Give back every line of the data exactly. Pictures are not part of the copy.
(EXERCISE DATA Opens)
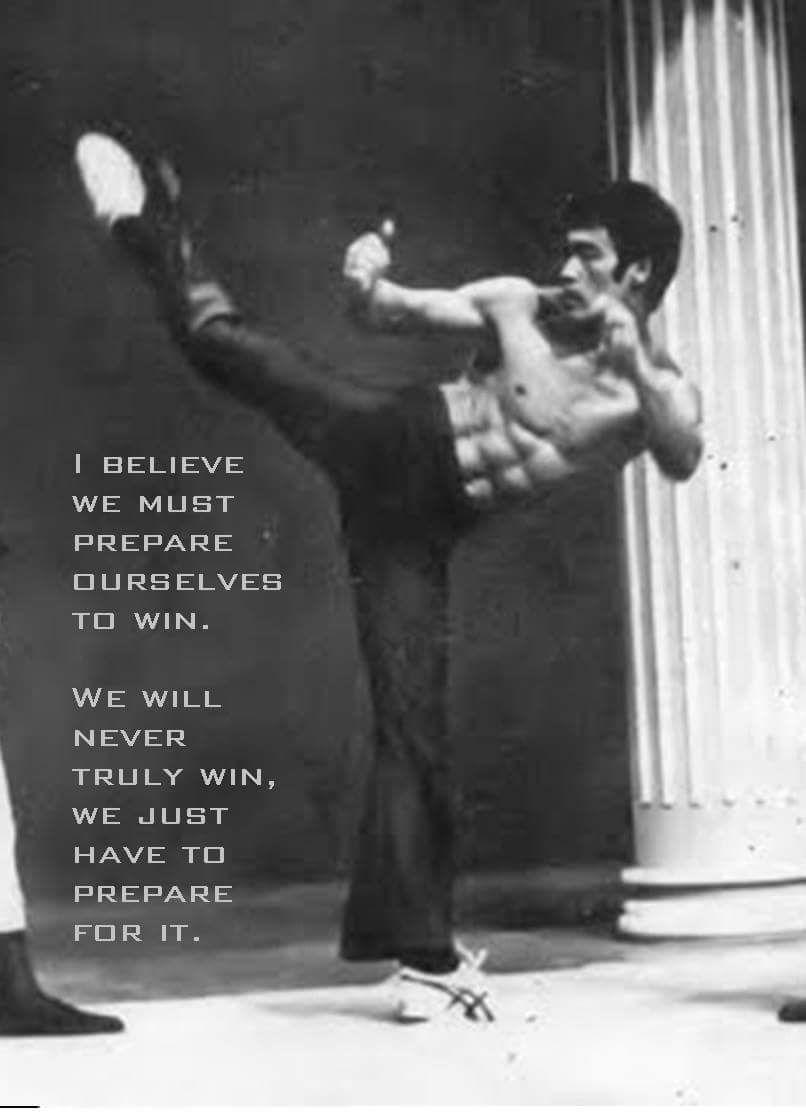 Forever Bruce Lee -the little dragon- plus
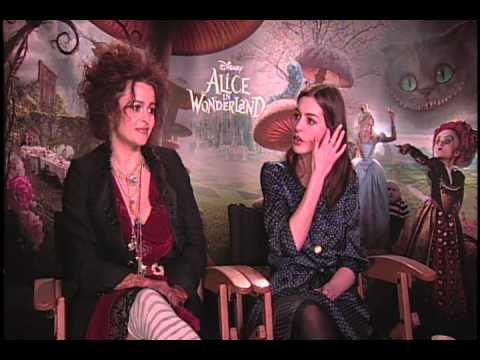 Helena Bonham Carter and Anne Hathaway Interview for Alice I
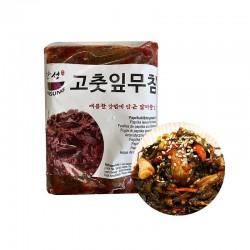 HANSUNG (TK) (K-FOOD) gewürzte Paprikablätter 1kg 1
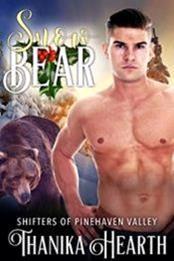 descargar epub Snow bear – Autor Thanika Hearth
(EXERCISE DATA Closes)
- **OUTPUT OF THE TASK**
 Forever Bruce Lee -the little dragon- plus
 Helena Bonham Carter and Anne Hathaway Interview for Alice I
 HANSUNG (TK) (K-FOOD) gewürzte Paprikablätter 1kg 1
 descargar epub Snow bear – Autor Thanika Hearth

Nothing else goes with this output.